# Esercizio 1
Trascrivi dal testo sulla città postindustriale il passo che comincia con le parole "Il ruolo della" e si ferma dopo "della città postmoderna.".
# Esercizio 2
Elenca tutti i riferimenti tra parentesi, con autore e anno, che compaiono nel testo sulla città postindustriale.
# Esercizio 3
Prosegui il testo sulla città postindustriale partendo subito dopo la sua ultima frase.

# Sezione testo
--*--
Notte in Galleria, Milano 1881 - ZOOM
Notte in Galleria, Milano 1881
Molteplicità di racconti

Sono ormai molteplici le analisi e i tentativi di raccontare la città postindustriale; nella pluralità di metodologie e punti di vista si individua un elemento di accordo nella presa d’atto della impossibilità di un racconto univoco (Secchi 2005) e di ogni tentativo di una messa in forma totalizzante della metropoli. Dagli studi degli anni ’80 di geografi che hanno definito la natura e struttura della città diffusa (Gottman 1970), alle analisi antropologiche che indagano lo stato di disagio e la perdita d’identità dell’individuo all’interno della struttura urbana (Augé 1992; La Cecla 1988), affiancate e rafforzate dalle ricerche sociologiche, urbanisti e architetti sono ripartiti per mettere in discussione metodi e strumenti del progetto modernista, storici della città e delle ideologie urbane cercano di individuare modalità di indagine e modelli di racconto. Così, ad esempio, Fortier (Fortier 1983) definisce come Ritorno a Manhattan la ricerca di una nuova centralità urbana a cui porta, a partire dagli anni ’60, una nuova proposta di città che supera il progetto modernista passando dalla proposta di città dispersa di Archigram, al tentativo di recupero del modello di crescita caratterizzata dalla agglomerazione, che il progetto moderno aveva invece rigettato proponendo il modello della ‘dispersione’ caratterizzata dall’abbandono della ‘cultura della modificazione’ su cui invece si è basata la crescita urbana dal Rinascimento sino all’800. Fortier chiude il suo intervento ipotizzando che le società avanzate “Lungi dall’esigere dagli architetti che ricompongano il mondo d’oggetti che hanno contribuito a creare (...) potrebbero benissimo lasciar loro l’illusione di possedere ancora degli appigli su un discontinuo di operazioni del tutto isolate (...), affidando agli architetti la cura di vestire una collezione in cui il vuoto, lo spaziamento o le lacune sarebbero, una volta per tutte non pensati”.

Come non ricollegare una tale ipotesi al più recente dibattito sulle architetture iconiche, quegli stessi oggetti che anche attraverso il progetto della luce si distaccano all’interno del paesaggio urbano, modificandolo.

Il ruolo della luce è determinante anche in altri racconti basati sulle modalità di ricezione o sull’analisi delle nuove mitologie urbane.
Amendola, come abbiamo visto, individua nello sdoppiamento tra la città della realtà e della possibilità (quello degli eventi e degli spettacoli in cui la luce domina) e nel sovraccarico di segnali una delle caratteristiche della città postmoderna.
--*--
# Estratto dati

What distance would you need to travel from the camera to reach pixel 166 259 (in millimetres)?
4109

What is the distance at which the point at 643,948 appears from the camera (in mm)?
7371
--*--
# Risposta 1
Il ruolo della luce è determinante anche in altri racconti basati sulle modalità di ricezione o sull’analisi delle nuove mitologie urbane.
Amendola, come abbiamo visto, individua nello sdoppiamento tra la città della realtà e della possibilità (quello degli eventi e degli spettacoli in cui la luce domina) e nel sovraccarico di segnali una delle caratteristiche della città postmoderna.

# Risposta 2
Secchi 2005; Gottman 1970; Augé 1992; La Cecla 1988; Fortier 1983

# Risposta 3
Luce come stratificazione di messaggi caratterizza la città allestimento di Altarelli (2006, pp.25-26): “La città in allestimento è la città orfana delle prefigurazioni unitarie dove l’architettura si ritira dalle grandi narrazioni urbane incompiute della modernità. E’ la città delle cose, delle insegne, della pubblicità dove le brand architecture si isolano nel loro assolo urbano, in un vuoto che tende più a dividere che a unire. Stabilendo relazioni che esaltano differenze più che analogie e trovando, in questo vuoto, ancora un possibile esito narrativo: sicuramente diverso dalla città del passato, unitario per tessuti e per rapporti bilanciati tra tipologie e morfologie urbane, ma tuttavia ancora non del tutto residuale. Se guardiamo agli innesti della città contemporanea sul corpo della città storica, questa sovrimpressione di insegne, di showlight, di proiezioni e di installazioni, tra l’artistico e il multimediale, di ibridazioni meticcie, tra forme del consumo e consumo di forme, di forme della frammentazione e di frammentazione di forme, tra istantaneità e discontinuità, ha attuato una trasformazione forte del centro e dei suoi usi. Questa modificazione dell’esistente ha caratteristiche diverse sia dai progetti urbani del Moderno, basati sulla strategia della tabula rasa, l’epifania cioè del nuovo opposto alla conservazione dell’esistente, sia dalla successiva strategia dei proibizionismi e dei divieti opposti, dal dopoguerra a oggi, a difesa della città storica.”
 
Esposizione universale di Parigi, la Tour Eiffel illuminata, 1889
Esposizione universale di Parigi, la Tour Eiffel illuminata, 1889
Parigi metropoli della modernità

Se il recupero del mito della città simbolo della modernità, Parigi, città del flâneur, rappresenta una costante nel racconto della città postmoderna, soprattutto attraverso la lente e il mosaico dei Passegen-Werk di Benjamin, c’è chi sostiene, come Grispignani (‘Qualcosa di travolgente. I conflitti impolitici, in Città 1990) l’impossibilità di accomunare la metropoli del XIX secolo con quella del XX secolo, oggetto frattale dove domina la circolazione delle informazioni e la distribuzione della merce. Anche nell’analisi di Desideri (Senza luogo. A procedere, in Città 1990) nella città senza luoghi “la forte connotazione semantica è spesa a consentire una loro sovracontestuale dappertuttità … allestimento, illuminazione, caratteristica e insegne, ologrammi e frammenti di prodotti industriali concorrono alla definizione di questi spazi assai più che non la configurazione spaziale e volumetrica dell’architettura che li contiene”. I luoghi della luce nella città postindustriale sono sia quelli delle periferie urbane che quelli dei centri monumentali, e la luce può diventare sia messaggio che segnale che contribuisce alla perdita dell’identità, così come nella metropoli degli anni ’20 l’architettura di vetro, finalmente progettata anche in funzione della vita notturna [rimandare a 1.2], poteva diventare, riprendendo la definizione di Sennet (1990), ‘oggetto integro’ ‘combinazione di visibilità e isolamento’.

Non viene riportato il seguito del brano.